Mfon Ekpo

Junior Data Engineer
Uyo, NG.

About

Highly skilled Junior Data Engineer with proven expertise in Python, SQL, and robust ETL pipeline development. Successfully optimized data workflows, reducing data processing time by 40% and improving data acquisition speed by 50% through innovative web scraping and data orchestration solutions.
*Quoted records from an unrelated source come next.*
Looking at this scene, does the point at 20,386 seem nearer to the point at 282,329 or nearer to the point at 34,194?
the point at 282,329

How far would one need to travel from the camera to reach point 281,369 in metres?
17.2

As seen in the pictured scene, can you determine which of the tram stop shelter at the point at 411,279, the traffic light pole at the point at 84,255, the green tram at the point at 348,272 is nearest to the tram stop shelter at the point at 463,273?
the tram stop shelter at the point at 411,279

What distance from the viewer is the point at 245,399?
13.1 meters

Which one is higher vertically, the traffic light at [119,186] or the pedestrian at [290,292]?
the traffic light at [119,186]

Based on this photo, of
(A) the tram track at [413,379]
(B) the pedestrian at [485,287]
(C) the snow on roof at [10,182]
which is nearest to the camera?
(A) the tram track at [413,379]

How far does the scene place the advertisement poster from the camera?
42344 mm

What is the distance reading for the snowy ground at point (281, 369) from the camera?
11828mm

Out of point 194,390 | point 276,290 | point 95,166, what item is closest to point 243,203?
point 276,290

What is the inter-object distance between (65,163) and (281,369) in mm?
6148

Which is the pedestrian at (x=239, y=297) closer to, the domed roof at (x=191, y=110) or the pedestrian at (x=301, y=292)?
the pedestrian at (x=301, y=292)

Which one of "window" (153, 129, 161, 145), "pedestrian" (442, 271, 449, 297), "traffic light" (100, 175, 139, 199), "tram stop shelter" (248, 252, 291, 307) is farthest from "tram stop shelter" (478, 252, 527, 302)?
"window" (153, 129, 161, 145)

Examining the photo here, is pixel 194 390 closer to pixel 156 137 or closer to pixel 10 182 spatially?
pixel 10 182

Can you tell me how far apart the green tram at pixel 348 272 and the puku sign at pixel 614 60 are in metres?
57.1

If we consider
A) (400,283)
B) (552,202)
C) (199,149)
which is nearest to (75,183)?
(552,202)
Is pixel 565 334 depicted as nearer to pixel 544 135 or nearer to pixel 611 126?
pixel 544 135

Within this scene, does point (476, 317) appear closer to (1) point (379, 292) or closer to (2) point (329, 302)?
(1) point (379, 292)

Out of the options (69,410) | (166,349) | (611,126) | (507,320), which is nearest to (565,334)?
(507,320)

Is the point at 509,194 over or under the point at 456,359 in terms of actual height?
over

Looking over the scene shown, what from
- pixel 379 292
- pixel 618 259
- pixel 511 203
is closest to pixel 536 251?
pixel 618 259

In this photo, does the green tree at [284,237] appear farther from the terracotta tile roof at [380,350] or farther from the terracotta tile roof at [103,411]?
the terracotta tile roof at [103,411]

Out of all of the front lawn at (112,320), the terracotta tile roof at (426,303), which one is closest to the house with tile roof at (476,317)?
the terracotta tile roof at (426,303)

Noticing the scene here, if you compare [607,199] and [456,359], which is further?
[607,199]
Adept at ensuring data integrity across diverse database systems like PostgreSQL and MongoDB, consistently delivering high-quality, error-free data for downstream analysis.

Work

Stoicbiot
|

Data Engineering Intern

Remote

Summary

Led data integrity initiatives and developed robust web scraping solutions for Stoicbiot, ensuring high-quality data acquisition and processing from diverse web sources.

Highlights

Developed and deployed four web scraping bots using Selenium and BeautifulSoup, improving data acquisition speed by 50% for structured data extraction from diverse websites.

Optimized data extraction efficiency by 30% through the refinement of XPath queries and strategic request handling, ensuring high-quality data acquisition.
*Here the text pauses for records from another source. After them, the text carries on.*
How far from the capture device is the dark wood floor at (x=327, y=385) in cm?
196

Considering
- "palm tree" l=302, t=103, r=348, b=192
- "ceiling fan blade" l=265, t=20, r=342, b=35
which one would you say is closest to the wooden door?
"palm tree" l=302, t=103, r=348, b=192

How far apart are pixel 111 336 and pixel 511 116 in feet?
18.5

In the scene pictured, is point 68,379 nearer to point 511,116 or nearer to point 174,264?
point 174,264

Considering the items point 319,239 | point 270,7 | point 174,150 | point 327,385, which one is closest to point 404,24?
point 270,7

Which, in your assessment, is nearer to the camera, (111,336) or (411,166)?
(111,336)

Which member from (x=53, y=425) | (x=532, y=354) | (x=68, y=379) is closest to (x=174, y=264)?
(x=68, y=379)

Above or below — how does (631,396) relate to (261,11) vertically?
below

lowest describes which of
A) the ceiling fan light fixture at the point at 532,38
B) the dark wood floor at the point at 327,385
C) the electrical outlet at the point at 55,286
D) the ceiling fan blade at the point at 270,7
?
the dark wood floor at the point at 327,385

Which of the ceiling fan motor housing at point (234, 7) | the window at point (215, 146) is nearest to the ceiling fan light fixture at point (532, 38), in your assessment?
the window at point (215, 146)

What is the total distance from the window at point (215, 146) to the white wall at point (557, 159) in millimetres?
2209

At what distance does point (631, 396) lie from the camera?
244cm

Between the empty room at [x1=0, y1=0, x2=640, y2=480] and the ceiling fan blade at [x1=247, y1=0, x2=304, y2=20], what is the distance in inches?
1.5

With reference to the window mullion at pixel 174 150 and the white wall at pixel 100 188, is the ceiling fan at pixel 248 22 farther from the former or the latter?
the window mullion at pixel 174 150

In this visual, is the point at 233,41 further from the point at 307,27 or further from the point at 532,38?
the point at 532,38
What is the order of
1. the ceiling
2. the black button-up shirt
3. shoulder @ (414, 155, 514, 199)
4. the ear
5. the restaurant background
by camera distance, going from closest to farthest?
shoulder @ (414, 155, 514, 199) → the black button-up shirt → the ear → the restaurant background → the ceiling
Authored 20 robust Python scripts for data parsing, cleaning, and validation, resulting in a 50% reduction in data processing errors and enhanced data quality.

Ensured comprehensive data integrity throughout the transfer process from web sources to storage by implementing robust validation checks and error-handling mechanisms.
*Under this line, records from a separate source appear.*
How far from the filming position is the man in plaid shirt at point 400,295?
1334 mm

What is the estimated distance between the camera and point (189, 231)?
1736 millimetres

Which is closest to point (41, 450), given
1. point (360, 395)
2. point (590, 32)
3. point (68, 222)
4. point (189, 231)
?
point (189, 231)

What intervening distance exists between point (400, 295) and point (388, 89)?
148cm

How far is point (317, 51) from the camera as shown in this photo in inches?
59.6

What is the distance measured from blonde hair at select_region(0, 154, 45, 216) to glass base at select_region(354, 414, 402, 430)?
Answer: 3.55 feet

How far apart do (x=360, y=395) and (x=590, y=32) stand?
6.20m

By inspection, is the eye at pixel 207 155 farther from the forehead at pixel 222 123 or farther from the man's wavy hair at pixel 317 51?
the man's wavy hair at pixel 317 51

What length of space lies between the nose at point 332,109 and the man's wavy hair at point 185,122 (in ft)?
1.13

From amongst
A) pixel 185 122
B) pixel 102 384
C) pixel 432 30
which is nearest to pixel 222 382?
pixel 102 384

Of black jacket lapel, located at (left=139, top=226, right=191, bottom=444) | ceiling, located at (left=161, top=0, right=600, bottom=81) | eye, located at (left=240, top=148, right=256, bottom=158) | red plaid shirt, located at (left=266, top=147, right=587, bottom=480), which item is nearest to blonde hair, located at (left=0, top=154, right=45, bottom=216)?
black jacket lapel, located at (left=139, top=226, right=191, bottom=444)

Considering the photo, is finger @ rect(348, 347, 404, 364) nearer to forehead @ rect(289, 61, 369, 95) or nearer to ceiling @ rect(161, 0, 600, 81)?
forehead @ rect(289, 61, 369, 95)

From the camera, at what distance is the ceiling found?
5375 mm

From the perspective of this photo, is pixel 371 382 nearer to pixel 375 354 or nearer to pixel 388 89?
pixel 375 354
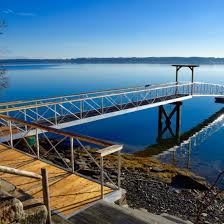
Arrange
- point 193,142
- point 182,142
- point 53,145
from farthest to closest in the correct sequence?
point 182,142 < point 193,142 < point 53,145

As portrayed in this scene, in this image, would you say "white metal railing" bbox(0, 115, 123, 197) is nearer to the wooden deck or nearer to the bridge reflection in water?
the wooden deck

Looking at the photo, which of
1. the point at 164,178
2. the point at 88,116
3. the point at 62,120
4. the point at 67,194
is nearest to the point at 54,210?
the point at 67,194

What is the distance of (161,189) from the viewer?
1023cm

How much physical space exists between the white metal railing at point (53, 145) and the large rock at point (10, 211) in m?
1.65

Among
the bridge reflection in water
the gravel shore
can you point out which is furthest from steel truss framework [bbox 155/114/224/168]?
the gravel shore

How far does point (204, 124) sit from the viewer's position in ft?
83.2

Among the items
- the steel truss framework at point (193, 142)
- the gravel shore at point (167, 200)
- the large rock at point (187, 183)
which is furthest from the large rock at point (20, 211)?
the steel truss framework at point (193, 142)

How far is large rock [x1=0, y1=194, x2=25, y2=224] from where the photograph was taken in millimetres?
3201

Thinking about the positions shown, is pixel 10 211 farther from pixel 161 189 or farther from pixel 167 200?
pixel 161 189

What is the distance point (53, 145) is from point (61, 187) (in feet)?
24.2

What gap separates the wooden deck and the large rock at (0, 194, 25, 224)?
3.98 ft

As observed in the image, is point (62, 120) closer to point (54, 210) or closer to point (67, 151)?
point (67, 151)

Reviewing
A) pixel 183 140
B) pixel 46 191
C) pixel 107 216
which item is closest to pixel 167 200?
pixel 107 216

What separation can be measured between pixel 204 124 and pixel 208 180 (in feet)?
44.8
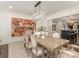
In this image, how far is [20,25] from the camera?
2746 mm

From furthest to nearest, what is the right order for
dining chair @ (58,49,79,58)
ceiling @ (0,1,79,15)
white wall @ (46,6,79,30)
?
white wall @ (46,6,79,30)
dining chair @ (58,49,79,58)
ceiling @ (0,1,79,15)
Documented detailed scraping workflows and troubleshooting procedures, fostering seamless team collaboration and knowledge transfer.

OpenTeams
|

Project Engineering Intern

Austin, TX, US

Summary

Contributed to the Narwhals open-source data processing library, enhancing feature development and participating in community events.

Highlights

Contributed Python code to Narwhals, an open-source data processing library, enhancing feature development and documentation for improved data handling.

Optimized data handling functions within the library, significantly improving performance for multi-format datasets.

Actively participated in open-source community events, fostering collaboration and knowledge exchange within the data engineering ecosystem.

Successfully completed the program, earning a badge that confirmed proficiency in open-source project contributions.

Datathink.io
|

Project Engineering Intern

Rexburg, ID, US

Summary

Collaborated on Quarto-based data training course development, designing reusable templates and streamlining review processes for data workflows.

Highlights

Collaborated on a Quarto-based data training course, designing reusable templates and authoring GitHub/VS Code tutorials for data workflows.

Streamlined the team review process, successfully cutting feedback cycles by 20% and enhancing project efficiency.

Developed comprehensive course materials focused on Visual Studio Code and GitHub, improving learning outcomes for data professionals.

Designed and implemented a reusable lesson template for the course, standardizing content delivery and improving scalability.

Dowees Corp
|

Data Entry Clerk

Uyo, Akwa-Ibom State, Nigeria

Summary

Managed and organized datasets in CRM systems, ensuring high data accuracy and facilitating efficient data retrieval for Dowees Corp.

Highlights

Validated and organized datasets in CRM systems using SQL queries and manual cross-checks, ensuring 99% data accuracy for downstream analysis.

Implemented a meticulous data validation process, including thorough data cleansing and cross-referencing, to maintain high data quality and reliability.

Established a systematic data categorization and classification system, leveraging data organization skills to facilitate efficient data retrieval and streamline data analysis processes.

Education

University Of Uyo
Uyo, Akwa-Ibom State, Nigeria

Bachelor of Engineering

Computer Engineering

Languages

English

Skills

Data Analysis & Engineering

Beautiful Soup, Data Mining, Pandas, Polars, ETL Pipelines, Web Scraping, Data Orchestration, Prefect, Apache Airflow.

Programming Languages

Python, SQL.

Databases

NoSQL, MongoDB, PostgreSQL.

Tools & Platforms

Git, Selenium, Visual Studio Code, Google Cloud Platform (GCP).

Projects

Web Scraper Bot

Summary

Built a web scraper during my internship at StoicBiot, implementing rotating IPs to evade bot detection.

ETL Pipeline

Summary

Implemented data orchestration for a web scraping project, deploying the pipeline on Prefect Cloud.

NER Project Using Spacy

Summary

Performed Named Entity Recognition (NER) using Spacy on a 47k-row dataset of news headlines, enhancing NLP skills.